En effet, si l’entreprise a connu des difficultés au point d’être en état de cessation des paiements, sans doute son redressement nécessitera du temps et beaucoup de travail. Une connaissance sérieuse des causes des difficultés de l’entreprise s’impose bien évidemment pour y remédier. Certes, l’intérêt de disposer immédiatement d’une clientèle n’est pas négligeable mais celle-ci est en l’occurrence volage ; elle a quelque peu perdu confiance, de sorte que les prévisions de chiffres d’affaires devront être évaluées dans un esprit plutôt pessimiste.

Trop de repreneurs croient que reprendre une entreprise pour un prix modique constitue nécessairement une bonne affaire. Une entreprise, comme tout être vivant, est fragile ; son prix n’est qu’une estimation selon plusieurs critères. Mieux vaut payer un peu plus cher une entreprise qui se redressera rapidement que moins cher une entreprise moribonde.

Pratiquement, le repreneur doit décider dans des délais très courts. Par conséquent, sa situation est tout à fait paradoxale, en ce sens que lorsqu’il s’agit d’une entreprise en bonne santé il dispose de plusieurs semaines, voire plusieurs mois, pour étudier sa situation et prendre une décision, tandis que lorsque l’entreprise est malade et, par conséquent, nécessite un diagnostic très approfondi pour éviter une situation incurable, il dispose de très peu de temps et de renseignements moins précis.

Certes, lorsqu’une procédure de redressement judiciaire a été ouverte, l’administrateur a établi un bilan économique et social qui donne des informations précieuses mais qui ne peut remplacer une étude personnelle. L’administrateur n’a peut-être pas obtenu tous les renseignements qu’il souhaitait, par ailleurs on peut lui avoir caché, par exemple, un avenant au bail ou une modification dans la désignation des lieux qui pourrait, par la suite, permettre au bailleur de demander la résiliation du bail.

Le repreneur doit apprécier la confiance du personnel en l’avenir de l’entreprise, sans celle-ci les chances de réussite sont très faibles.

Les prix pratiqués étaient-ils justement calculés car, dans l’hypothèse où ils seraient trop bas, une réévaluation brutale provoquerait une envolée de clients vers la concurrence.

A-t-on pu étudier tous les risques sur le plan du droit social, du droit fiscal, du droit de l’environnement, etc.

La Cour de Cassation a confirmé que l’acte de cession devait indiquer les chiffres d’affaires et résultats des trois dernières années ainsi que l’année en cours comme l’exige l’article 141-1 du Code de Commerce afin que l’acquéreur achète en connaissance de cause mais elle a aussi déclaré qu’en matière de procédures collectives ces cessions avaient un caractère aléatoire, ce qui paraît évident étant donné le contexte, de sorte que la prudence s’impose.

Le prix offert et retenu peut être très bas dans la mesure où on a repris tout ou partie du personnel, ce qui évite le paiement d’indemnités de licenciement, mais cette charge est transmise au repreneur et peut, un jour, le placer à son tour dans une situation périlleuse.

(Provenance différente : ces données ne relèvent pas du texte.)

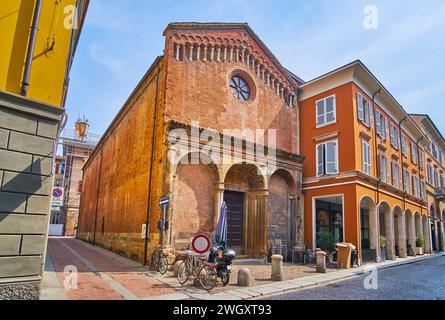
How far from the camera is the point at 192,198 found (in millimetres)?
14109

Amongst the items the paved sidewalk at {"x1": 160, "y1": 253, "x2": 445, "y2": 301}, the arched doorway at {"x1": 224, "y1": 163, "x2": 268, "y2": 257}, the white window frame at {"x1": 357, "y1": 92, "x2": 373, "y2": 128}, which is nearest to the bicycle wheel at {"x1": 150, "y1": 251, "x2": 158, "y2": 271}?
the paved sidewalk at {"x1": 160, "y1": 253, "x2": 445, "y2": 301}


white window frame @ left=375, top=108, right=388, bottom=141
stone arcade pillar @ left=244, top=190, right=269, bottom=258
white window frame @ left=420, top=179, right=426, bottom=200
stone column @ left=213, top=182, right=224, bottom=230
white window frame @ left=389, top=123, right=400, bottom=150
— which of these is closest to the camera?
stone column @ left=213, top=182, right=224, bottom=230

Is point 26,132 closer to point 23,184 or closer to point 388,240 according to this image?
point 23,184

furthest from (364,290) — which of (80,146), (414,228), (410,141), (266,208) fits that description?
(80,146)

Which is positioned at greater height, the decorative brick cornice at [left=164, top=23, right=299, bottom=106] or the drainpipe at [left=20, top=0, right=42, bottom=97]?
the decorative brick cornice at [left=164, top=23, right=299, bottom=106]

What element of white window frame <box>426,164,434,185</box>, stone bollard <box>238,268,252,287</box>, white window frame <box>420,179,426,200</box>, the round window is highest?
the round window

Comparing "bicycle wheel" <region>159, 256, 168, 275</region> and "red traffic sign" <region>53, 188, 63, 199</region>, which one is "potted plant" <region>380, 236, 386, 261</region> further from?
"red traffic sign" <region>53, 188, 63, 199</region>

On connaît des repreneurs obligés, un an ou deux après la reprise, de déposer leur bilan pour une nouvelle procédure collective. Cet échec provoque les conséquences habituelles d’un dépôt de bilan mais, de surcroît, peut avoir pour conséquence la condamnation du dirigeant à supporter tout ou partie du passif à titre personnel pour faute de gestion, notamment s’il est démontré que la reprise s’est faite malgré un manque évident de capitaux qui a , par exemple, empêché des investissements indispensables et prévisibles.

Reprendre une entreprise en difficulté impose une gestion rigoureuse car sa fragilité ne pardonne pas l’erreur.

Certains candidats à la reprise s’étonnent d’apprendre que leur offre n’a pas été retenue par le tribunal ou le juge alors qu’elle était supérieure aux autres. C’est que la loi a prévu que le choix devait se faire sur le critère de la pérennité de l’entreprise, par conséquent, sur les moyens financiers et la compétence du repreneur.

Savoir si une entreprise peut être sauvée par un plan de continuation ou mérite d’être reprise, impose d’abord une étude sur les chiffres et sur l’économie mais aussitôt sur l’élément humain, c’est-à-dire sur la motivation du personnel et du dirigeant. Les deux sont liés.

Rassurons-nous, des chefs d’entreprise ont obtenu un développement considérable grâce à des reprises réussies, mais tous ont agi prudemment sans précipitation.